Oil prices surged 5% on Monday, as a weaker dollar and strong global equities markets boosted crude futures after seven sessions of declines. Brent crude climbed $3.57, or 5.5%, to end the session at $68.75 a barrel after touching its lowest since May 21 at $64.60 during the session.U.S. West Texas Intermediate (WTI) crude for October delivery rose $3.50, or 5.6%, to settle at $65.64. Both benchmarks marked their highest week of losses in more than nine months last week, with Brent sliding about 8% and WTI about 9%.
The drop in the U.S. dollar provided a boost on Monday, making crude less expensive for holders of other currencies. Jim Ritterbusch, president of Ritterbusch and Associates in Galena, Illinois said that the Oil complex has generally been able to shrug off strength in the stock market, the bullish combo of increased risk appetite and significant weakening in the U.S. dollar indices represents a potent mix that Oil has been forced to recognize.

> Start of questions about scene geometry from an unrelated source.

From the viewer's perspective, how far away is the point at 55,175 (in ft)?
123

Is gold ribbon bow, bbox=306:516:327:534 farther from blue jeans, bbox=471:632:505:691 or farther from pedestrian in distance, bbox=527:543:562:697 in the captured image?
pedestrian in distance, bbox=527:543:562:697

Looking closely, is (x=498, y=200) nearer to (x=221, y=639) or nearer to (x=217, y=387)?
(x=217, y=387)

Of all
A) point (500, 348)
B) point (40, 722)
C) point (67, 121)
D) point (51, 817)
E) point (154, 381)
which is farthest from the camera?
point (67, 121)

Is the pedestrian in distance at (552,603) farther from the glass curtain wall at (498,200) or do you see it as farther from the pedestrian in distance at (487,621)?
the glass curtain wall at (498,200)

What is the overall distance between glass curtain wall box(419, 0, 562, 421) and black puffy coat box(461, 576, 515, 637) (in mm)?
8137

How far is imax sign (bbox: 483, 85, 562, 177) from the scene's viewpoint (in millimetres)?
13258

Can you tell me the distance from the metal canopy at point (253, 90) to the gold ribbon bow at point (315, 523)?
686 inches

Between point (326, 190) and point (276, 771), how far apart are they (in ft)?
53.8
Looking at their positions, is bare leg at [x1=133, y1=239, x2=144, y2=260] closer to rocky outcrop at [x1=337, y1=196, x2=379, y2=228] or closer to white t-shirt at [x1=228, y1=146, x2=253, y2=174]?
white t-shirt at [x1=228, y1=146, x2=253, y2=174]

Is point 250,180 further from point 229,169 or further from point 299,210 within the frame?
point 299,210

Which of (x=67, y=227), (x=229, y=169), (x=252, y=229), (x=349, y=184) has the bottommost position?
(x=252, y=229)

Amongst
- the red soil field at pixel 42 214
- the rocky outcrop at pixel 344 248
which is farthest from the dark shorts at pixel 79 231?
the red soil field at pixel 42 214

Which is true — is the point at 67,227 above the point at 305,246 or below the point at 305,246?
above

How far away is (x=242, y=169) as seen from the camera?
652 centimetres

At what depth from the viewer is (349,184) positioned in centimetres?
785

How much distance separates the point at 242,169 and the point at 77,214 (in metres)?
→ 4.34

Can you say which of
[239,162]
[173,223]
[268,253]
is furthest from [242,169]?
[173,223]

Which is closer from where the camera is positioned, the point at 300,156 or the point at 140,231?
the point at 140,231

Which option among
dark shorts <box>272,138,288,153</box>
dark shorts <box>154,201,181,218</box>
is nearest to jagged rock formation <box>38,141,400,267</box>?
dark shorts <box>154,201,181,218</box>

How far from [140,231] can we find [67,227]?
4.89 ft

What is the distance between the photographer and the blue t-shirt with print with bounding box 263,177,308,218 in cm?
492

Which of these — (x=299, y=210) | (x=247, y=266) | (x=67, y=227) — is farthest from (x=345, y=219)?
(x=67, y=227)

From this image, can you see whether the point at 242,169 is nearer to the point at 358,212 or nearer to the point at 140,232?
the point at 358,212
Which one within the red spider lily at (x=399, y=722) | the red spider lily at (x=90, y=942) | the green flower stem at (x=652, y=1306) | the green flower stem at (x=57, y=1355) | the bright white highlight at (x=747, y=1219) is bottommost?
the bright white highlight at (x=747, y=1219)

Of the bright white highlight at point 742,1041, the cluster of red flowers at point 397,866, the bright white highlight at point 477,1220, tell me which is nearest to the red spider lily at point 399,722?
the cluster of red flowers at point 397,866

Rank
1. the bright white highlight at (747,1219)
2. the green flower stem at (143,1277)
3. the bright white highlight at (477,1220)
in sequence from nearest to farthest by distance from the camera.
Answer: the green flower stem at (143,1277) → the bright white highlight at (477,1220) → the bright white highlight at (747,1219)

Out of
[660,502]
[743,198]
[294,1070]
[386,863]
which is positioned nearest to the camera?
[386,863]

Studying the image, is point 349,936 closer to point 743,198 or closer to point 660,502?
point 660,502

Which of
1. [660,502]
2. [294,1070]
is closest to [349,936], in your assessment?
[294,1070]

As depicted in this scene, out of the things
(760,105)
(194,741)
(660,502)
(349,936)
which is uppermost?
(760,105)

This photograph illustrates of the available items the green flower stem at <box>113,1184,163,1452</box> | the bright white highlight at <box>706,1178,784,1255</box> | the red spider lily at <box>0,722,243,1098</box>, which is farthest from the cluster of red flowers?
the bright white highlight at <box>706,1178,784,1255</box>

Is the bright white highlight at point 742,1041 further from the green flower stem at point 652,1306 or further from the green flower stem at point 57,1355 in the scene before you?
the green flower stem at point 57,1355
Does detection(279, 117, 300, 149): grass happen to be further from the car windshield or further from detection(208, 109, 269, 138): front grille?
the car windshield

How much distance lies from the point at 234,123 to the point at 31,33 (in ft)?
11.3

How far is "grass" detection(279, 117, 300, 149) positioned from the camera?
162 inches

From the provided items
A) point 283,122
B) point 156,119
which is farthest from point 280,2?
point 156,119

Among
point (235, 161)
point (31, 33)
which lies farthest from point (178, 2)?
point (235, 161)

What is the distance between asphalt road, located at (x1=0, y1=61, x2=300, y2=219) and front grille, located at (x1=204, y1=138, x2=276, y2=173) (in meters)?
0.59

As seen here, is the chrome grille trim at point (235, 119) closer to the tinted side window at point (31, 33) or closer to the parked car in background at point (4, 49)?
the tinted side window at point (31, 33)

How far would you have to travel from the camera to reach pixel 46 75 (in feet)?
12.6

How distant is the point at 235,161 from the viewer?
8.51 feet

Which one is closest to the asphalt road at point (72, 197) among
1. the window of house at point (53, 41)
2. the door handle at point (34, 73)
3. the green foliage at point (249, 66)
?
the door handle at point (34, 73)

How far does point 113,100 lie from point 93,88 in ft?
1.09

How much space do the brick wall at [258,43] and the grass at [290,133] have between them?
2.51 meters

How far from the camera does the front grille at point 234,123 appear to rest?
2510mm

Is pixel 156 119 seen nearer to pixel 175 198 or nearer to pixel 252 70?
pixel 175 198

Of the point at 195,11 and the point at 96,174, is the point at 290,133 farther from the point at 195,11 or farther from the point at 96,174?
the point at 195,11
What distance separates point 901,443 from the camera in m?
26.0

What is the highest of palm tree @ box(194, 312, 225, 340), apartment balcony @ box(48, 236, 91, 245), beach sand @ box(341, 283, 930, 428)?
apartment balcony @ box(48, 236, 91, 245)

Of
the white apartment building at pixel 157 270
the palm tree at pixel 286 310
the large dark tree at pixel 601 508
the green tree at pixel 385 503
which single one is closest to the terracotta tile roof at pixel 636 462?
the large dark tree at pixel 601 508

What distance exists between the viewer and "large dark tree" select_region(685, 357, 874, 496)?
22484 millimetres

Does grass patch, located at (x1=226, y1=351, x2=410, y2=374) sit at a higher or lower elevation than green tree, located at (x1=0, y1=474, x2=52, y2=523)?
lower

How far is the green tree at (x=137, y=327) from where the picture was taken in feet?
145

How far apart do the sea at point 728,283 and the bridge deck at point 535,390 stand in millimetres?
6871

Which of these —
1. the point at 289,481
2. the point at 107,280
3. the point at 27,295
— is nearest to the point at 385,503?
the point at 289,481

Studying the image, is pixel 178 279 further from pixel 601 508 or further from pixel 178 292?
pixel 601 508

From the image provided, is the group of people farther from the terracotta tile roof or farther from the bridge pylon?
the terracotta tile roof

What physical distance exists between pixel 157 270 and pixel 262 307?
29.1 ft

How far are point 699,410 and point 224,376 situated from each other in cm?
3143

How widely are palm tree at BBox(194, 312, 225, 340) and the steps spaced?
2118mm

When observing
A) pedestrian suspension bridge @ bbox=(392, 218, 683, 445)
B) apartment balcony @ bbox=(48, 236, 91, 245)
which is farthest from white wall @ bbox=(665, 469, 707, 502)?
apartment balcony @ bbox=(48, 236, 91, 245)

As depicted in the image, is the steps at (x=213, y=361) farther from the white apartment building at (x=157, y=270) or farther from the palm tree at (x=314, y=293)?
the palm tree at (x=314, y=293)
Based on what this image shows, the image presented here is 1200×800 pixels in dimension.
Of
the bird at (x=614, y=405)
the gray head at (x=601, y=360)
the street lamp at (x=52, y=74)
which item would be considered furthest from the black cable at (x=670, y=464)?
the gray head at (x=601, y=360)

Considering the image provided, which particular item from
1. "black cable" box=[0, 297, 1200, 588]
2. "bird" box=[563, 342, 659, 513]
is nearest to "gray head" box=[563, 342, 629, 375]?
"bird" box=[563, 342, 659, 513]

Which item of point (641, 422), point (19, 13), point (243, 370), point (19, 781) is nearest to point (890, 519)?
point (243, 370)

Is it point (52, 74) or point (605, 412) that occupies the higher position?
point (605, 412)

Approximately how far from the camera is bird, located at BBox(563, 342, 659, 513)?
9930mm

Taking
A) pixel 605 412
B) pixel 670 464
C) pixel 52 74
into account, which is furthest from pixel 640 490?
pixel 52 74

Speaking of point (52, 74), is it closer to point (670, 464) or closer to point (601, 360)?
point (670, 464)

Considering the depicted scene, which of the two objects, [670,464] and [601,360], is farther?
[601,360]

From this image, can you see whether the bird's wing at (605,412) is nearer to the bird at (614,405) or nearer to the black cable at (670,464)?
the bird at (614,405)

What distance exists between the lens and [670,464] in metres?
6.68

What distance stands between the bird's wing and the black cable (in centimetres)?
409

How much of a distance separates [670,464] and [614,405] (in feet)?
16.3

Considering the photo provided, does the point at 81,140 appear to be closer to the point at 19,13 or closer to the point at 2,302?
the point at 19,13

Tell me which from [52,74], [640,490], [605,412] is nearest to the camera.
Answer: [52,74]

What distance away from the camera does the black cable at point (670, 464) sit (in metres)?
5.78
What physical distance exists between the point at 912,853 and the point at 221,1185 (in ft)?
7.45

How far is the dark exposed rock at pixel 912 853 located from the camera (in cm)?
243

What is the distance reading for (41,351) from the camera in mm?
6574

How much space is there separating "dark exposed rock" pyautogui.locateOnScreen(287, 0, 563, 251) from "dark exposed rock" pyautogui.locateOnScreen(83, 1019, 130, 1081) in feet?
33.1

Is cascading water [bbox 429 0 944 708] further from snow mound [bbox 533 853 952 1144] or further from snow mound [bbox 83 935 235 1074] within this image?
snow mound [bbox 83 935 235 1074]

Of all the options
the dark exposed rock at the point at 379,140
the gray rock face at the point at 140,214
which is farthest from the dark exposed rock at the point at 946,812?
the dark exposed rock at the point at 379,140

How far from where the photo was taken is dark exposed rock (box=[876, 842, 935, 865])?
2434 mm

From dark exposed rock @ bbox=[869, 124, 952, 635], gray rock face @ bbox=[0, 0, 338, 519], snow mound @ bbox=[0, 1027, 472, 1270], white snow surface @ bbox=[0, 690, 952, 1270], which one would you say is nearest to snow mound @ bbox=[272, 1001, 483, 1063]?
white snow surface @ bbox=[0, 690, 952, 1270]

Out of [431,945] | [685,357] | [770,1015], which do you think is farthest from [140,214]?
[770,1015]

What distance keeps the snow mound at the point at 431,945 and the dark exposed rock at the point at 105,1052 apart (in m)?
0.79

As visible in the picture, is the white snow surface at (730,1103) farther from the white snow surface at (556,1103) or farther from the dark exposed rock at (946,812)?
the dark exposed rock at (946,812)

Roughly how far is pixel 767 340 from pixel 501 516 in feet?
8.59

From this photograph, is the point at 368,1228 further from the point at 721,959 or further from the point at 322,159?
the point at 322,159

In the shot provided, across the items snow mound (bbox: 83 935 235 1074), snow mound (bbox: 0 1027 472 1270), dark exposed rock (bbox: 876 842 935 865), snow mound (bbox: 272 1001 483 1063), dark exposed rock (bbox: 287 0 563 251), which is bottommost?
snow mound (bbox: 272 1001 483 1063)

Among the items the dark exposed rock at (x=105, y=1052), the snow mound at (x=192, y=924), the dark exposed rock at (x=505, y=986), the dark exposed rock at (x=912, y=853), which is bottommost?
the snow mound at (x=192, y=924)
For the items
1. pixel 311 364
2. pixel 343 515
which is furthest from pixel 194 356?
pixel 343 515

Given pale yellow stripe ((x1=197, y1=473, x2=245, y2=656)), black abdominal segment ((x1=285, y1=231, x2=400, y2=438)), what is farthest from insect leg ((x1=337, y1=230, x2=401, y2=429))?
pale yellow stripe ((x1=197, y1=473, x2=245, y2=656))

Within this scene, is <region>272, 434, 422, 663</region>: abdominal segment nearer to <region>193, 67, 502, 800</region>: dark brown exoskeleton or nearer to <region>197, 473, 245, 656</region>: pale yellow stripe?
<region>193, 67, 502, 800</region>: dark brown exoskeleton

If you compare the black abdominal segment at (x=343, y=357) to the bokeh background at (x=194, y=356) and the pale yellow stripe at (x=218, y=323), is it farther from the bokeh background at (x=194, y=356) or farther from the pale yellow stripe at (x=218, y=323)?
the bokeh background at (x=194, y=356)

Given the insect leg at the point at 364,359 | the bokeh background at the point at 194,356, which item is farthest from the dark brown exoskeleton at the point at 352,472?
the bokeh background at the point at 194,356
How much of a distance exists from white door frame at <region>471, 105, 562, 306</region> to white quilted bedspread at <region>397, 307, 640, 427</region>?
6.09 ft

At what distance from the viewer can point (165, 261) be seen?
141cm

The dollar index, which measures the currency against six peers, was down 0.4% after hitting its highest level in more than nine months on Friday. The MSCI world equity index, which tracks shares in 50 countries, was up, after having its biggest weekly fall since June last week. Many nations are reacting to the surging coronavirus infection rate by introducing new travel restrictions.
The world’s largest Oil importer China has imposed new restrictions, which is affecting shipping and global supply chains. The United States and China have also imposed restrictions on flight capacity. Baker Hughes said that the pandemic drags on fuel demand, supply is steadily increasing. U.S. production rose and drilling companies added rigs for the third week in a row, services companies.